Afinal de contas, relacionamento no trabalho é ou não é proibido? Se você também sobre com essa dúvida, veja o que dizem os especialistas.
Amanda Santos | 10 de Novembro de 2019 às 14:30
Onde se ganha o pão não se come a carne. O ditado, que se refere ao profissional que não deve manter relacionamento no trabalho, é seguido à risca no McDonald’s. A prova disso foi a demissão de seu presidente-executivo, o britânico Steve Easterbrook, após a empresa descobrir que ele mantinha um namoro com uma funcionária.
No entanto, especialistas brasileiros afirmam que o ditado não precisa ser interpretada ao pé da letra. Segundo eles, o ponto crítico de um relacionamento com outro funcionário da mesma empresa está na possibilidade de haver uma hierarquia entre os envolvidos, como casos de relação entre chefe e subordinado.
“São políticas globais de normas de conduta e as empresas brasileiras acabam replicando isso aqui. Mas o que eu vejo é que a regra restringe um relacionamento entre funcionários quando existe uma relação de subordinação”, afirma Henrique Melo, sócio do NHMF Advogados.
Para o advogado e professor de direito do trabalho Ricardo Calcini, o objetivo da regra é evitar que alguns funcionários levem vantagens sobre outros. “A ideia que está por trás dessa regra é que se relacionar com alguém superior a você, em tese, pode ter certo favorecimento comparado aos demais funcionários”, diz.

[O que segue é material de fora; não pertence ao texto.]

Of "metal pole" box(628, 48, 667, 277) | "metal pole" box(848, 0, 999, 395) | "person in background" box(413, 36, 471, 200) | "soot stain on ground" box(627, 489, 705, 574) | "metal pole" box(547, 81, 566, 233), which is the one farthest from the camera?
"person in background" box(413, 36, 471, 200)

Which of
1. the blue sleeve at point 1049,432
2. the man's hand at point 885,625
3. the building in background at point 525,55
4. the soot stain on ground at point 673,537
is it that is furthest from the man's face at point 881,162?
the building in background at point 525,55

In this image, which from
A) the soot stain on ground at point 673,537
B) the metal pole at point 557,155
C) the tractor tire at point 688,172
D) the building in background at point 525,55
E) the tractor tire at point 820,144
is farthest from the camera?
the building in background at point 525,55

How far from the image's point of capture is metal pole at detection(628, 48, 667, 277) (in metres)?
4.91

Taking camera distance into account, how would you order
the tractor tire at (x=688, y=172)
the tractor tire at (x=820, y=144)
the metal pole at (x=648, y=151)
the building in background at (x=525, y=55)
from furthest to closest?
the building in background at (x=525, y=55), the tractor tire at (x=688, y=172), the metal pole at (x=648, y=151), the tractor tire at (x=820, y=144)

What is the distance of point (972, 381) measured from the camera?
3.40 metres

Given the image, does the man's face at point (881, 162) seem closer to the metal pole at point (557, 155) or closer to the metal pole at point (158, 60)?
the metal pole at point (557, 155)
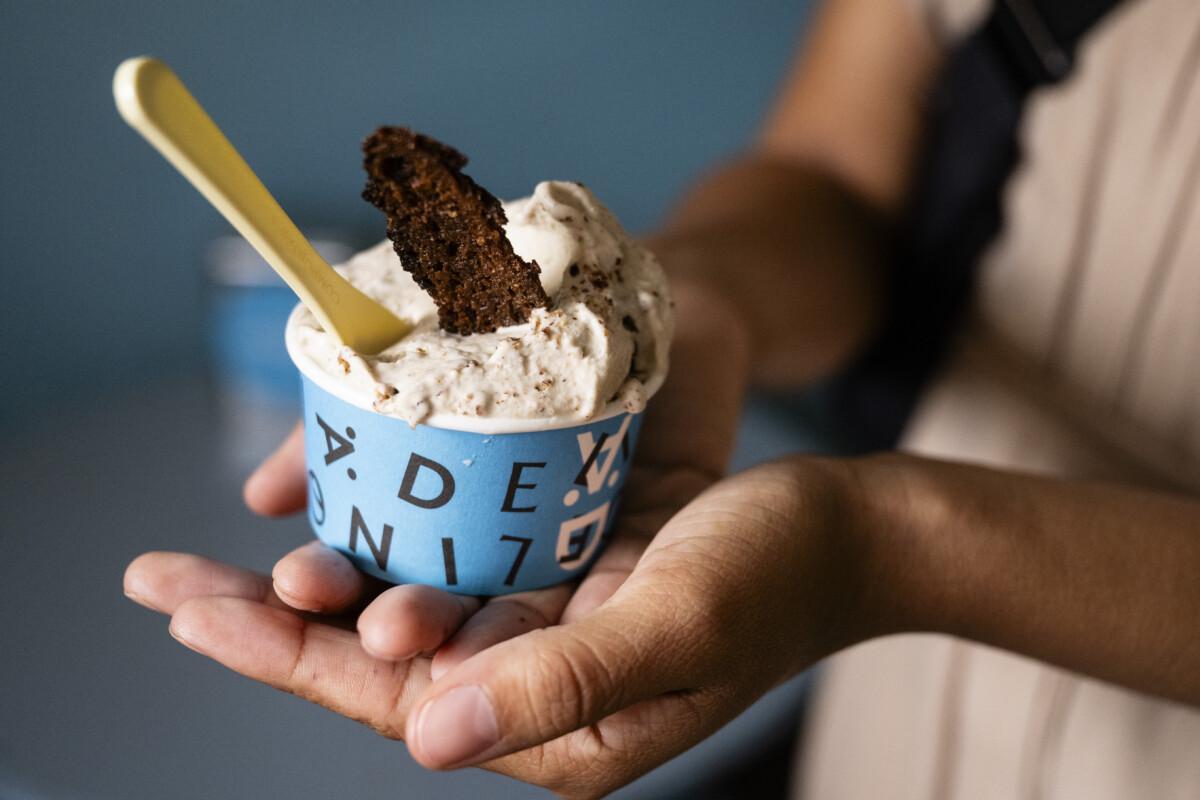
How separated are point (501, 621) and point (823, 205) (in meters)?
0.88

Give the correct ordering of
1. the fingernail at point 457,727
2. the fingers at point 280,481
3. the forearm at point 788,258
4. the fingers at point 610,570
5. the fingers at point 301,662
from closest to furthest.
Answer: the fingernail at point 457,727, the fingers at point 301,662, the fingers at point 610,570, the fingers at point 280,481, the forearm at point 788,258

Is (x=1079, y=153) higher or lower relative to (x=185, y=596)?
higher

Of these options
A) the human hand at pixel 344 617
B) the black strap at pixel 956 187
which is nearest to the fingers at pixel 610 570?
Answer: the human hand at pixel 344 617

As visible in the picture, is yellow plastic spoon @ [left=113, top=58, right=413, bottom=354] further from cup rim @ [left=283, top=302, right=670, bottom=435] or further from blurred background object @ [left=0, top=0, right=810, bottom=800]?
blurred background object @ [left=0, top=0, right=810, bottom=800]

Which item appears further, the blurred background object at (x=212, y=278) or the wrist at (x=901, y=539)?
the blurred background object at (x=212, y=278)

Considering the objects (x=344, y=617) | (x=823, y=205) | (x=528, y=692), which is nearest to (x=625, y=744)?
(x=528, y=692)

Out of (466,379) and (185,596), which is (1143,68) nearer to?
(466,379)

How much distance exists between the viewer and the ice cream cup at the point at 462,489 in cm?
77

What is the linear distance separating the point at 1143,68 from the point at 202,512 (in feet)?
4.32

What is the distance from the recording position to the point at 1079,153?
1.19 metres

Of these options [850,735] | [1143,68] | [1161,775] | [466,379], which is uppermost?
[1143,68]

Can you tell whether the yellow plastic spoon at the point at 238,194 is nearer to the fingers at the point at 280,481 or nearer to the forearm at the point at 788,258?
the fingers at the point at 280,481

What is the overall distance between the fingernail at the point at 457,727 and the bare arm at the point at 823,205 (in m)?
0.76

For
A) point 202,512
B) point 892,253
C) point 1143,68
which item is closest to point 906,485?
point 1143,68
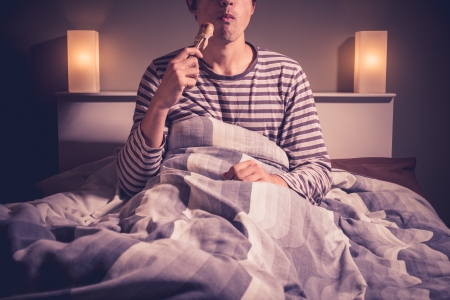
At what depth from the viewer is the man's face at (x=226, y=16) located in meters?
1.27

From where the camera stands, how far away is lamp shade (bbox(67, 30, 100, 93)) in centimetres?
208

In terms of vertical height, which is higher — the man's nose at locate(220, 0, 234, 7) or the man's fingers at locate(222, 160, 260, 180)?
the man's nose at locate(220, 0, 234, 7)

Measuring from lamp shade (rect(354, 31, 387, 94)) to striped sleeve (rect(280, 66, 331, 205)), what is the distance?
0.92 metres

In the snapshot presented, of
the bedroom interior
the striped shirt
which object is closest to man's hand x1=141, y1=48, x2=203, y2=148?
the striped shirt

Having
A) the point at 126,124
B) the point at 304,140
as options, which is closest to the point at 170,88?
the point at 304,140

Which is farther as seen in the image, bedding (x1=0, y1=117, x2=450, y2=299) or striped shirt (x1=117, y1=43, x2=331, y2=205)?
striped shirt (x1=117, y1=43, x2=331, y2=205)

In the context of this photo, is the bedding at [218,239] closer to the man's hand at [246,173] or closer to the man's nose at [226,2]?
the man's hand at [246,173]

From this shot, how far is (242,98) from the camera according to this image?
129cm

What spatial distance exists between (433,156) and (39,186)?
206cm

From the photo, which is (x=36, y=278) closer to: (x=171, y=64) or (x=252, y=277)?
(x=252, y=277)

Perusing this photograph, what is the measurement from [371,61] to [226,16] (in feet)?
3.77

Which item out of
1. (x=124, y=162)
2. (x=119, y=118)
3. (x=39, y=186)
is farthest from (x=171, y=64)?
(x=119, y=118)

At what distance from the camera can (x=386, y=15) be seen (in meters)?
2.36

Já no caso específico do presidente da rede de fast-food, os especialistas afirmam que o relacionamento de Easterbrook com algum empregado da empresa o colocaria em uma situação delicada, porque qualquer funcionário estaria subordinado ao seu comando.

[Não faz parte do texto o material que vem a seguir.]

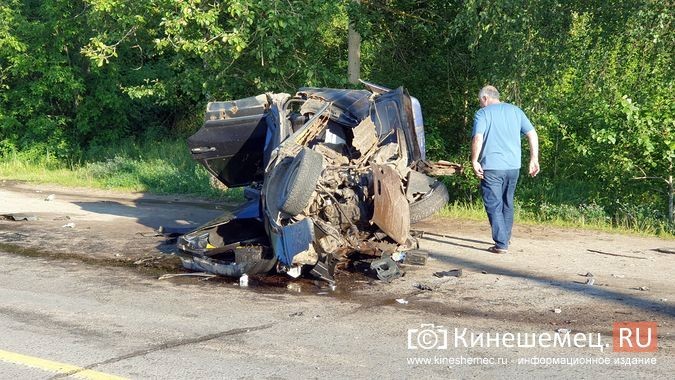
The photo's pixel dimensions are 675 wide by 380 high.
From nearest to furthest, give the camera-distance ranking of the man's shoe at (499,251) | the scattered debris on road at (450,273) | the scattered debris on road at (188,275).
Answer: the scattered debris on road at (450,273) < the scattered debris on road at (188,275) < the man's shoe at (499,251)

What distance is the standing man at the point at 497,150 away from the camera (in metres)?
9.32

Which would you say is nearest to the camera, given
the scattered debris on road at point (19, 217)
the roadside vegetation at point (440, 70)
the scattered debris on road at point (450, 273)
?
the scattered debris on road at point (450, 273)

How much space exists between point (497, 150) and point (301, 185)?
2.49m

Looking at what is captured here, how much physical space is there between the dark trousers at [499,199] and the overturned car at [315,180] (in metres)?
0.47

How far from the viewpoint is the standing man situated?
932 centimetres

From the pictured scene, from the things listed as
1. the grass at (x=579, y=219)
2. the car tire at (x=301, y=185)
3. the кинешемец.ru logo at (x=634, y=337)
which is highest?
the car tire at (x=301, y=185)

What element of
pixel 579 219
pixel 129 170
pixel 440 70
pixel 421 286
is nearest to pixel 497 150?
pixel 421 286

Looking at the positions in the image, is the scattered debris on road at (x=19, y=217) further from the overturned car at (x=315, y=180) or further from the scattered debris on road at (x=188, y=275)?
the scattered debris on road at (x=188, y=275)

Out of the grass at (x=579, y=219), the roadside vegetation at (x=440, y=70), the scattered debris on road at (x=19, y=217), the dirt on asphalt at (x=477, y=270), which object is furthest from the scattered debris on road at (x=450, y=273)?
the scattered debris on road at (x=19, y=217)

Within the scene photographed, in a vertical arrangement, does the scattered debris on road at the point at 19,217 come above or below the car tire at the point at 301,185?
below

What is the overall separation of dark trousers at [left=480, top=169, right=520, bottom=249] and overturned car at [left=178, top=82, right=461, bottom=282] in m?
0.47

“A recomendação para as empresas é tentar acomodar a situação. Talvez fazer uma mudança de setor para quebrar a relação de hierarquia. No caso do presidente, não tem como transferir, então aí fica uma situação difícil mesmo”, afirma Melo.

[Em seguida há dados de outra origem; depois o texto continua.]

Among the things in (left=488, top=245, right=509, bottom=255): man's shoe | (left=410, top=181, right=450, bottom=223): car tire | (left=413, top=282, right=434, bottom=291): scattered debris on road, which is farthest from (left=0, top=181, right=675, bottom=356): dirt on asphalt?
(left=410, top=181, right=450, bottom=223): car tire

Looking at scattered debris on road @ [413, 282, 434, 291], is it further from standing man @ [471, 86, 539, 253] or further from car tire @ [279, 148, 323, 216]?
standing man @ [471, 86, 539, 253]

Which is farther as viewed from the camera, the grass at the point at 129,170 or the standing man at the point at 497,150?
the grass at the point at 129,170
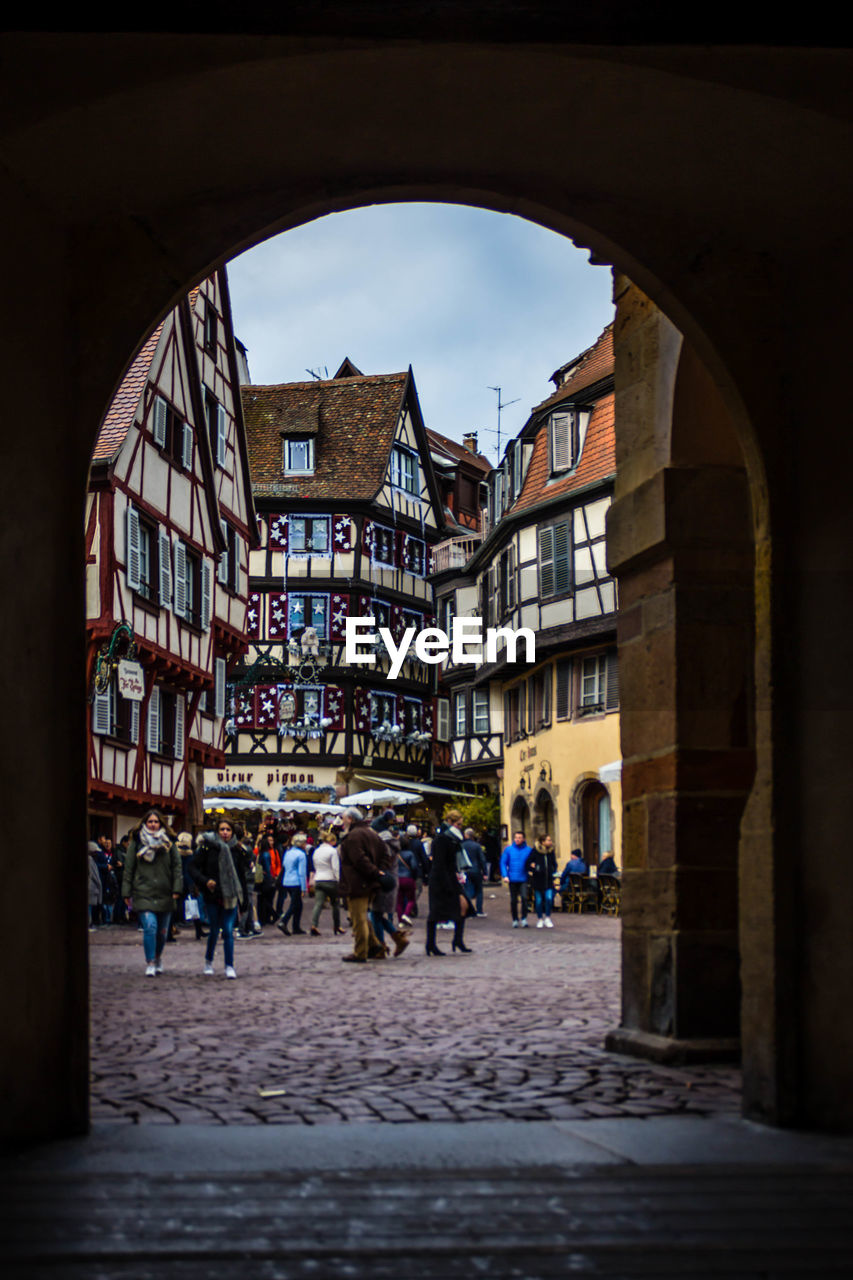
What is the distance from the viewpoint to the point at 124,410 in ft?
88.6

No Brasil, não há um entendimento legal sobre processos judiciais relativos a demissões de funcionários que tiveram relação com outro empregado da empresa, afirma Calcini. Segundo o advogado, há decisões do TST (Tribunal Superior do Trabalho) favoráveis e contrárias aos trabalhadores.
“Uma relação entre pessoas de hierarquias diferentes não é algo bem-visto dentro da empresa. No caso, voltamos à questão do favorecimento. Mas proibir relacionamento entre pessoas de mesma hierarquia pode violar o direito da pessoa de se relacionar com quem ela quiser”, diz.
O advogado Henrique Melo destaca o direito constitucional à intimidade. “O direito de intimidade e vida privada é constitucional. Você pode ter essas diretrizes, mas tem que ser razoável e tomar cuidado para não violar direitos”, afirma.
Para Daniela Diniz, diretora da Great Place To Work (Ótimo Lugar Para Trabalhar, em português), mesmo não havendo dados compilados sobre relacionamento no trabalho no Brasil, é possível perceber de maneira informal que as empresas são mais flexíveis com esse ponto por aqui.
“O brasileiro é muito mais flexível. Há empresas em que até se comemora”, diz. Porém, Daniela ressalta que o funcionário de uma multinacional precisa manter sempre em mente as regras e a cultura do país da matriz.
“O caso do Salesforce, da festa a fantasia de fim de ano, é um exemplo que explica a diferença de cultura entre os países. Aqui, tudo foi permitido, e os líderes até tomaram as dores do funcionário. Mas o que a matriz decidiu fazer? Demitir todo o mundo porque havia uma violação do código da matriz”, lembra.